そうだ。クリミツは中学の時、私と仲のいい男の子を片っ端からボッコボコにしていった。そんなに私が誰かと仲良くするのが気に入らなかったのか。いじめていたし、私の嬉しそうな顔が気に入らなかったんだろうな。




…いじめで、あることを思い出した。
これは思い出さない方が良かった…!!
いや、思い出した方が良かったのか…?

クリミツが龍牙と結ばれそうなことに関して、急にとてつもない不安に襲われたからだ。そしてこの不安は、必要な不安かもしれない。


だって、クリミツの…所謂…性的趣向は、
歪んでいるかもしれないからだ。
暴力を好む傾向にある、かもしれない。



中学一年生の夏、体育館倉庫に連れ込まれた時だ。
私はいつものようにいじめられていた。酷い言葉を投げかけられ、蹴られ、殴られ、私は泣いていた。クリミツの拳が珍しく顔に入り、私は鼻血を出してしまった。顔を傷つけると雅弘さんや周りの大人にバレるから、クリミツは絶対顔を傷つけなかった。

その時、私は顔を殴られ慣れて…、まあ、腹も足も殴られ慣れたくなかったなあ。とにかく、私は顔を殴られ慣れてなかったせいで、酷く驚いた。そして反射的にクリミツを見上げ、見てしまった。
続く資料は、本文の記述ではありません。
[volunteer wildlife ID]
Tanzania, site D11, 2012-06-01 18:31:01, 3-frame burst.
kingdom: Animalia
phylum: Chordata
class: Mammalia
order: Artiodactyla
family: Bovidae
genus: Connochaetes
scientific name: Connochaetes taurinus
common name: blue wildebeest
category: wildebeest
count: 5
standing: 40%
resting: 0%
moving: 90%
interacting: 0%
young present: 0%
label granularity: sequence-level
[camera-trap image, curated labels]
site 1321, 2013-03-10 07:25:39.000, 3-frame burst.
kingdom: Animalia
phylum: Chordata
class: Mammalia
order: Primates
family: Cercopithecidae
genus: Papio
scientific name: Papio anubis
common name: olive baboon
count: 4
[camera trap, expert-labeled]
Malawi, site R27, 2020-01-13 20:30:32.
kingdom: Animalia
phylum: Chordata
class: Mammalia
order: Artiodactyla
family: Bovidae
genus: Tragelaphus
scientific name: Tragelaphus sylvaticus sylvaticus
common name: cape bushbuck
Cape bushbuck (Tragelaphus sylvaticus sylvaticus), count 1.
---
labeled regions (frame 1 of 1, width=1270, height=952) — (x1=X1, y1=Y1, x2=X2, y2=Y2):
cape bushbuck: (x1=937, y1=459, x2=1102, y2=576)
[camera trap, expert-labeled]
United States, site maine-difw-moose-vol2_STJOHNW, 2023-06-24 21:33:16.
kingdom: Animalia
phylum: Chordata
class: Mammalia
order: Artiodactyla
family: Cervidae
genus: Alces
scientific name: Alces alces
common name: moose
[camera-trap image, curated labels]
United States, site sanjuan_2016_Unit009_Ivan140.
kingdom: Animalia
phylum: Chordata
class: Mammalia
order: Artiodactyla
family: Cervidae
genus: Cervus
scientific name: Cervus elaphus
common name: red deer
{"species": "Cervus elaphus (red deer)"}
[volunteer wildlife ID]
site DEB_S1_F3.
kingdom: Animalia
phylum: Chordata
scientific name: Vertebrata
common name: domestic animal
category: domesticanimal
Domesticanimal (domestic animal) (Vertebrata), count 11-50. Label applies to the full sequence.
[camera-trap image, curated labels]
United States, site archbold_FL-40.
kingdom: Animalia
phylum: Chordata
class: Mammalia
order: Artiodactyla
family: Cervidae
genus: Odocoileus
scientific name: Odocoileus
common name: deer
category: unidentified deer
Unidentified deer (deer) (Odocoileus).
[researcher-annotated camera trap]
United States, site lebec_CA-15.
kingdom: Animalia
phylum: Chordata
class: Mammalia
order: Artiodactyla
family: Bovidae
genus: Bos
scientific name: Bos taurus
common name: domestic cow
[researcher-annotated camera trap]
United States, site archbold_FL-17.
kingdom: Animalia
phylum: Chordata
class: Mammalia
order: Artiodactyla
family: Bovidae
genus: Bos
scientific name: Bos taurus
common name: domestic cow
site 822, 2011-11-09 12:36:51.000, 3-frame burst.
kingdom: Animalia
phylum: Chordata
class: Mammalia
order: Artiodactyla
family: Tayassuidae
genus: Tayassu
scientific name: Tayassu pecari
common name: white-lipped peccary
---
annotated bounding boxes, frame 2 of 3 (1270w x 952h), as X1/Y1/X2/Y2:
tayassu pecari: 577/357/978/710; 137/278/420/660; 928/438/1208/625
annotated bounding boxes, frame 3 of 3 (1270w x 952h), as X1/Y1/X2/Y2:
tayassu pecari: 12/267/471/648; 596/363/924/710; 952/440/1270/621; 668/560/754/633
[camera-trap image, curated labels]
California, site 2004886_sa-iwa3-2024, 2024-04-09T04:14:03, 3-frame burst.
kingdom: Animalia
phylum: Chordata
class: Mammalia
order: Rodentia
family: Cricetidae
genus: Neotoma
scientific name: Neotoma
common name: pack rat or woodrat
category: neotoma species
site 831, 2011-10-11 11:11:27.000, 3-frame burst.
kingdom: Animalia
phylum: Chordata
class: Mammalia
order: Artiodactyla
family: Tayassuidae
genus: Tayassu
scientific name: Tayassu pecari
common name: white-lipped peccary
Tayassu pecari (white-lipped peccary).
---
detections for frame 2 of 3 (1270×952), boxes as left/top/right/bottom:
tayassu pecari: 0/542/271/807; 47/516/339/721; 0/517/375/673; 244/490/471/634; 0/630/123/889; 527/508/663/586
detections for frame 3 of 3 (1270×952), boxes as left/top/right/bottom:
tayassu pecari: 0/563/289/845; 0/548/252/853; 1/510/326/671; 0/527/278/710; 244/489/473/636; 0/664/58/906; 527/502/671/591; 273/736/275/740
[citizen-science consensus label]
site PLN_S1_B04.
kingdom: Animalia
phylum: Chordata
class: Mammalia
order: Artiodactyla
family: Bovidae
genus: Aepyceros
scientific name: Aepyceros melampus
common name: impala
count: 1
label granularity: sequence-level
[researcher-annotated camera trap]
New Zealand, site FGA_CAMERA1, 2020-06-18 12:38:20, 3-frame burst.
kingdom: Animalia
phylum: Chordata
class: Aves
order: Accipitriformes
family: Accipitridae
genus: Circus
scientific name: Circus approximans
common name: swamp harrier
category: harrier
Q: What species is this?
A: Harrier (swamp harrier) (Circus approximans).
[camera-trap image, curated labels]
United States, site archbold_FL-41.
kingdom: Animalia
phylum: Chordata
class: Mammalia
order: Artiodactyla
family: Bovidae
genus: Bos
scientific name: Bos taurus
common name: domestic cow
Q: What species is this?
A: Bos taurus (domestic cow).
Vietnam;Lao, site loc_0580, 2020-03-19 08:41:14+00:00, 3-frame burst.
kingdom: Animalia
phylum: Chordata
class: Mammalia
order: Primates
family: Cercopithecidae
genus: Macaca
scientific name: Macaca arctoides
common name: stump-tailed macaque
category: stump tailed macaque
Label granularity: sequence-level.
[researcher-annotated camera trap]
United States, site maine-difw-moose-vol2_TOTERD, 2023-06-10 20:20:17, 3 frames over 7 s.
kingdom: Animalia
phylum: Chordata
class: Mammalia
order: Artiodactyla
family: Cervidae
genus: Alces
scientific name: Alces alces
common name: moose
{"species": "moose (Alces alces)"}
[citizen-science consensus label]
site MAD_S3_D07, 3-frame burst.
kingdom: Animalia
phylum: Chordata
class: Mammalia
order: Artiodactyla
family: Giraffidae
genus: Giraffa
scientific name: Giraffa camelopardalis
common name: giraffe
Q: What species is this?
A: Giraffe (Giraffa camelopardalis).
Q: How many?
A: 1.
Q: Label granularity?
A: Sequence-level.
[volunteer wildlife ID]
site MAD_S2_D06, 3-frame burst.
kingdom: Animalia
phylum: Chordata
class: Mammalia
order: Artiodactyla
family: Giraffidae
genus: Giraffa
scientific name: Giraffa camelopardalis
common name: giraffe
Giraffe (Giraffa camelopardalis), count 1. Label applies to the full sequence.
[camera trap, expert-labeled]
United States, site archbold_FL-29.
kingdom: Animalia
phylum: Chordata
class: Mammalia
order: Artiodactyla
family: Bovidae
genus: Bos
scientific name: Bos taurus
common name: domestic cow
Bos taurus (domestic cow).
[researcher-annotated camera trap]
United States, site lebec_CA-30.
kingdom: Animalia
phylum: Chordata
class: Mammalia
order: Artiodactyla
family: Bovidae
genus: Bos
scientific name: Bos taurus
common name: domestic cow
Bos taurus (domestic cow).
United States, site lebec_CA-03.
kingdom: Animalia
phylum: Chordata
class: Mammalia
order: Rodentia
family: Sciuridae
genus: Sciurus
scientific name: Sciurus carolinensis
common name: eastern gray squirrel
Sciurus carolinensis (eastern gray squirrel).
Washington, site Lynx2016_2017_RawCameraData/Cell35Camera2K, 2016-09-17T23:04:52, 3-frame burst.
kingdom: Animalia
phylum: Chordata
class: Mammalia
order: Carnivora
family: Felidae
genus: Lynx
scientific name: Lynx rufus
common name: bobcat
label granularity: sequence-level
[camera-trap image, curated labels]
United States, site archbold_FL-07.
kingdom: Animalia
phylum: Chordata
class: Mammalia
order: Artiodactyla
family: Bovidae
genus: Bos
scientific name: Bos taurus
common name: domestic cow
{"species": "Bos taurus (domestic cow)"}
赤く染まった頬、釣り上げられた口端、僅かに荒い、興奮したような呼吸。ここまでなら若干運動で疲れた人に見えなくもない。
……問題は下半身だった。
それはそれはご立派なモノが、下半身でその存在を誇張していた。明らかなズボンの膨らみに、気持ち悪いだとかサディストだったの?だとかそんな気持ちより、驚きが勝った。その時の私は咄嗟に顔を背け、鼻血を気にしている風に装ったから、きっとバレていない。

………嗜虐的な性癖だったら、マズイ。
人を傷つけて性的興奮を得るとんでもない人間だったらどうしよう。
誰だって…まあ、性癖は自由だ。
関係の無い赤の他人がどうこう言うべきではない。

でも、クリミツは龍牙が好きだ。
もし龍牙がクリミツと付き合ったとして、クリミツの…その…あまり一般的ではない欲をぶつけられてしまったら?
考えただけでゾッとする。
酷い言葉や暴力を向けるのは私で我慢して欲しい…いや、私も嫌だ。


……
………
お腹空いたし、後で考えよう、うん。

とりあえず今は、クリミツと話をしないと。

「私が仲良くしてた男の子は、そんなに気に入らなかった?」
「……そっか。しゃあねーか。鈴はなーんにも分かんねぇ馬鹿野郎だからな」
「さっき仲直りしたよね?何で馬鹿って言うの」
「仲直りしたからって鈴が賢くなるわけじゃねーだろ」
「私が馬鹿ってこと!?」
「さっきそう言っただろ馬鹿」
「また馬鹿って言った!」
「何回でも言ってやるよ馬鹿鈴」

くっ…何を言っても言い返される。こうなると私は勝てないんだ。龍牙なら、クリミツはどもるのになあ。
そういえば、龍牙が遅い気がする。

「…ねえ、龍牙遅くない?」
「確かに。…迎えに行くか。Mineにも連絡入れとく」
「………」

もしかして、龍牙はやっぱり、嫌になったのかもしれない。私と仲直り、したくないのかも。というかそもそも仲直りしようなんて言われていない。私の思い込みかもしれない。
少し暗い気分になっていると、勢いよく肩を組まれた。

「……暗い顔すんな」
「…ありがと、クリミツ」
「行こうぜ」

クリミツ、いつもこんな態度だったらいいのにな。からかってこないで欲しい。

…少し嫌な予感がする。龍牙がここに遅れている理由は、一体何なんだろうか。

漠然とした不安を抱え、私とクリミツは購買へ向かった。